Rechtspraak
Rechtbank Noord-Nederland (Locatie Leeuwarden), 28 februari 2024
ECLI:NL:RBNNE:2024:1270
Feiten
Werkneemster is sinds 1 oktober 2002 in dienst bij de provincie Friesland. Werkneemster is voorzitter van de OR. Op 21 mei 2019 is werkneemster arbeidsongeschikt geraakt. In januari 2020 is werkneemster begonnen met re-integratiewerkzaamheden voor zes uur per week. Deze werkzaamheden zijn langzaam uitgebreid en inhoudelijk verzwaard. Daarnaast heeft werkneemster OR-werkzaamheden verricht. Op 12 oktober 2023 heeft de provincie aan het UWV toestemming gevraagd om de arbeidsovereenkomst met werkneemster op te zeggen wegens langdurige arbeidsongeschiktheid. Bij brief van 11 december 2023 heeft de provincie werkneemster meegedeeld dat de loonbetaling met ingang van 24 november 2023 wordt stopgezet, omdat zij op dat moment in het geheel geen werk meer voor de provincie verricht. Het UWV heeft de verzochte ontslagvergunning geweigerd. De provincie verzoekt ontbinding van de arbeidsovereenkomst met werkneemster vanwege haar langdurige arbeidsongeschiktheid (b-grond).
Oordeel
Om tot een ontbinding vanwege langdurige arbeidsongeschiktheid te komen moet een werknemer door ziekte of gebreken niet meer in staat zijn de bedongen arbeid te verrichten.

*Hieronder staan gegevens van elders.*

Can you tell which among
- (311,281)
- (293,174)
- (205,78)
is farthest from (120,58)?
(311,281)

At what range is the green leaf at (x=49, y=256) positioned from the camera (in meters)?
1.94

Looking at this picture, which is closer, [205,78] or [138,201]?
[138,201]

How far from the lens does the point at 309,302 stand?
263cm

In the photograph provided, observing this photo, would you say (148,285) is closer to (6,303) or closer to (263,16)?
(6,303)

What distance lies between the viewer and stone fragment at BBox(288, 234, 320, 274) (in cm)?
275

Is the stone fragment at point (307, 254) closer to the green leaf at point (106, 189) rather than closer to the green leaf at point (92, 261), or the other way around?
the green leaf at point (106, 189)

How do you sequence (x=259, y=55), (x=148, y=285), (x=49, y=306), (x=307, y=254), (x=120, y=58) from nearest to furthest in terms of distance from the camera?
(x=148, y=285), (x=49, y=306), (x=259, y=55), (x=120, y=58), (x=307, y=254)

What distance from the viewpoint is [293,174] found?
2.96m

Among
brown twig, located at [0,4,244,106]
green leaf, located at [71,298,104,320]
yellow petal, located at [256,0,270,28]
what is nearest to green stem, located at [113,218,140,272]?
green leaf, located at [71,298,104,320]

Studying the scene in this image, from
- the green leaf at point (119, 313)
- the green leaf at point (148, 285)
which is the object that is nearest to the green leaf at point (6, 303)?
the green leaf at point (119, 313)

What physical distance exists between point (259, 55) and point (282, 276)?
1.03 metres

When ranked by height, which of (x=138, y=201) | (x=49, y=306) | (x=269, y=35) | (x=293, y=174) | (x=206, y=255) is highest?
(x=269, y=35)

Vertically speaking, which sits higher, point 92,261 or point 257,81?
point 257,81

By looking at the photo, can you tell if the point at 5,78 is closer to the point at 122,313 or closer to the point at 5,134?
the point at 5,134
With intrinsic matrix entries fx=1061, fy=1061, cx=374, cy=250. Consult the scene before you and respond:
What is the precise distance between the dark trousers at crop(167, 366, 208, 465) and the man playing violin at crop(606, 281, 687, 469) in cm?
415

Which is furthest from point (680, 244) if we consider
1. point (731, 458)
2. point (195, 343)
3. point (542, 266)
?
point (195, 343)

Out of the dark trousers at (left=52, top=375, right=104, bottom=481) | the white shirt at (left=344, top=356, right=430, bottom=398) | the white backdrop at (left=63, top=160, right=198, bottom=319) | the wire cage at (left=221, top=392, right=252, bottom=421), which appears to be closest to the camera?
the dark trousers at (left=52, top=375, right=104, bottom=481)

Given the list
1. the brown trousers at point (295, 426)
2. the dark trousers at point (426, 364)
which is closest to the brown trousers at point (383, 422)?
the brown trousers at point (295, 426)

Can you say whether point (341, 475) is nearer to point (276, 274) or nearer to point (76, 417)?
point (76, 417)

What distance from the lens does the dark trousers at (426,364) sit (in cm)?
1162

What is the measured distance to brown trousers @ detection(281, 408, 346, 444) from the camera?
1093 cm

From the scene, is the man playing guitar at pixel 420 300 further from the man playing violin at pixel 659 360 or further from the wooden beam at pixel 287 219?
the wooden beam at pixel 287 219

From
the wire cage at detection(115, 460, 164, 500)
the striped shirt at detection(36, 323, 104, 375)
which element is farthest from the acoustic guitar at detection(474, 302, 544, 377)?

Partijen verschillen allereerst van mening wat de bedongen arbeid van werkneemster is. Naar het oordeel van de kantonrechter is niet gebleken dat er uitdrukkelijk, schriftelijk of mondeling, een wijziging van de arbeidsovereenkomst tussen de provincie en werkneemster is overeengekomen. Evenmin is gebleken dat de provincie in dit verband een onherroepelijke toezegging heeft gedaan waaraan zij gebonden is en waarop werkneemster gerechtvaardigd mocht vertrouwen. Haar voormalig leidinggevende B heeft weliswaar in 2022 een aantal e-mailberichten gestuurd waarin staat dat de provincie het voornemen heeft om haar arbeidsomvang aan te passen naar 20 uur per week, maar deze berichten kunnen in redelijkheid niet worden gezien als een (onherroepelijk) aanbod dan wel een ondubbelzinnige en onvoorwaardelijke toezegging tot het aangaan van een arbeidsovereenkomst voor 20 uur per week. De door B in de berichten gekozen bewoordingen, die weliswaar niet doorslaggevend hoeven zijn maar wel van groot gewicht zijn, wijzen er namelijk niet op dat B met het verzenden daarvan beoogde om aan werkneemster zo'n aanbod of toezegging te doen. B spreekt immers van een voornemen. Daarnaast is de passende arbeid van werkneemster ook geen bedongen arbeid geworden. Daarbij is van belang dat de aangepaste werkzaamheden van werkneemster, waarvan werkneemster stelt dat zij de bedongen arbeid zijn geworden, nooit volledig door werkneemster zijn uitgevoerd. Onweersproken is namelijk gebleven dat werkneemster een substantieel deel van haar uren - meer dan de helft - besteedde aan OR-werk. Vanaf januari 2023 heeft werkneemster zelfs alleen maar, gedurende 12 uur per week, OR-werk verricht. Dit werk is op zichzelf genomen geen (onderdeel van een) functie. De kantonrechter komt dan ook tot de conclusie dat er geen sprake is van nieuw bedongen arbeid. De provincie heeft voldoende aannemelijk gemaakt door middel van de herstelprognose van de bedrijfsarts dat het niet in de lijn der verwachting ligt dat werkneemster binnen 26 weken zodanig zal herstellen dat zij haar eigen werkzaamheden, al dan niet in aangepaste vorm kan verrichten. Ook heeft de provincie zich voldoende ingespannen om werkneemster te herplaatsen. De kantonrechter ontbindt dan ook de arbeidsovereenkomst op de b-grond.